Text provided:
Hawker Tempest V
by Chris Wauchop
Flying Officer G.E. Kosh, 3 Squadron RAF, June 1944, England
Review and Descriptions
by Brett Green
The Hawker Tempest was a development of the Typhoon using a new thinner, shorter wing but
retaining the Typhoon's big twenty four-cylinder Sabre powerplant.
The Tempest V was the first type to enter production. This aircraft retained a strong
family resemblance to the Typhoon. However with the new wing, large fin fillet and
fuselage extension it was significantly different to its predecessor. The Tempest V was
powered by a Sabre II engine. Performance was impressive. Top speed was 466mph compared to
413mph for the Typhoon Ib.
Production commenced in mid 1943, with the
first Tempest Vs entering service with 486 Squadron RAF in January 1944. Unlike the
Typhoon, the Tempest rarely carried underwing stores for its operations except for the
purpose-designed 45-gallon "teardrop" drop tanks. Instead it relied on its four
Mk. V Hispano 20mm cannon.
Tempests were used extensively against V-1 rockets from June 1944, and over Europe in
ground attack and flak suppression missions from late August. They were very successful in
both these roles and also scored many air victories. These achievements included a number
of Me 262 jet fighters.
The Tempest continued into postwar service with both the RAF and a number of foreign
air forces. The other major developments of the type were the Tempest VI, which was
similar to the Mk. V but equipped with the Sabre V engine; and the Tempest II which
featured a close cowled Centaurus CE4S radial engine.
Further development and testing of the Tempest eventually led to what many would argue
was the ultimate piston-engined fighter aircraft - the Hawker Fury and Sea Fury.
Eduard released this long-awaited kit in 1/48 scale during 1997. Previous offerings have
been available in this scale (including AMT/ERTL), but needed a lot of work to bring them
up to an acceptable standard.
Eduard's kit represents a late version Tempest V. The main distinguishing feature
between this version and the early Tempest is the absence of protruding barrels for the
four Hispano cannon.
"Profipack" indicates that this kit has the optional multi-media parts.
Eduard has also released an all-plastic version of the same kit, and has more recently
produced a "Profipack" version of the early Tempest.

Spatial data with pictures:
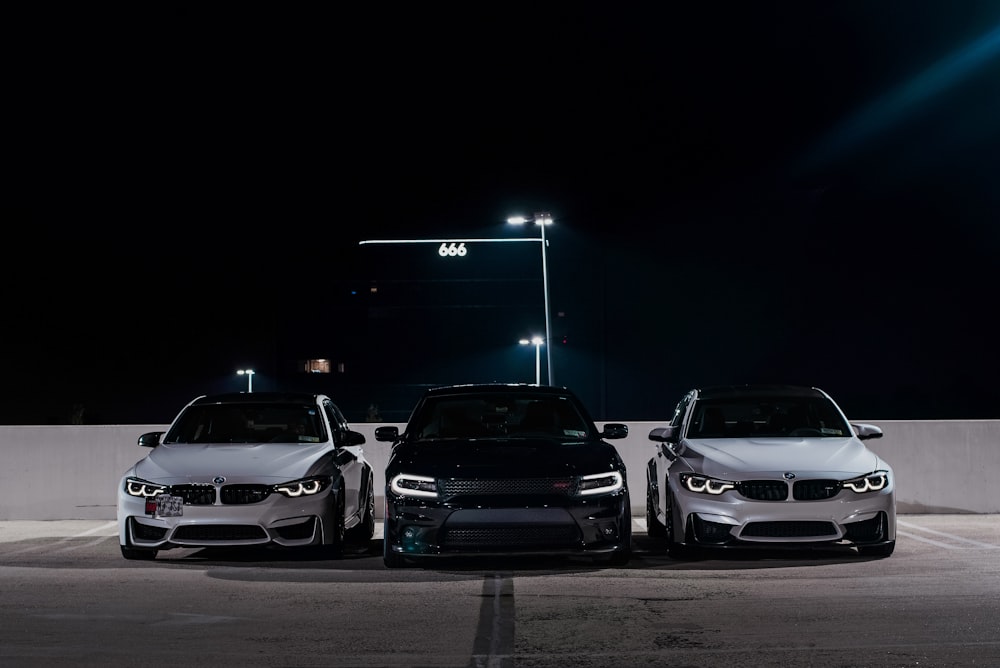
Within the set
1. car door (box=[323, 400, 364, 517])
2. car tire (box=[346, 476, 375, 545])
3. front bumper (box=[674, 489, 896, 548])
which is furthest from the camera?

Task goal: Using the Hawker Tempest V review, decide for each statement whether it agrees with the text, answering yes or no and quoting the deciding words. 1. The Tempest V was faster than the Typhoon Ib. 2. Like the Typhoon, the Tempest often carried underwing stores on its operations. 3. Eduard released its Tempest V kit in 1/72 scale.

Written reply:
1. Yes: "Top speed was 466mph compared to 413mph for the Typhoon Ib."
2. No: "Unlike the Typhoon, the Tempest rarely carried underwing stores for its operations except for the purpose-designed 45-gallon "teardrop" drop tanks."
3. No: "Eduard released this long-awaited kit in 1/48 scale during 1997."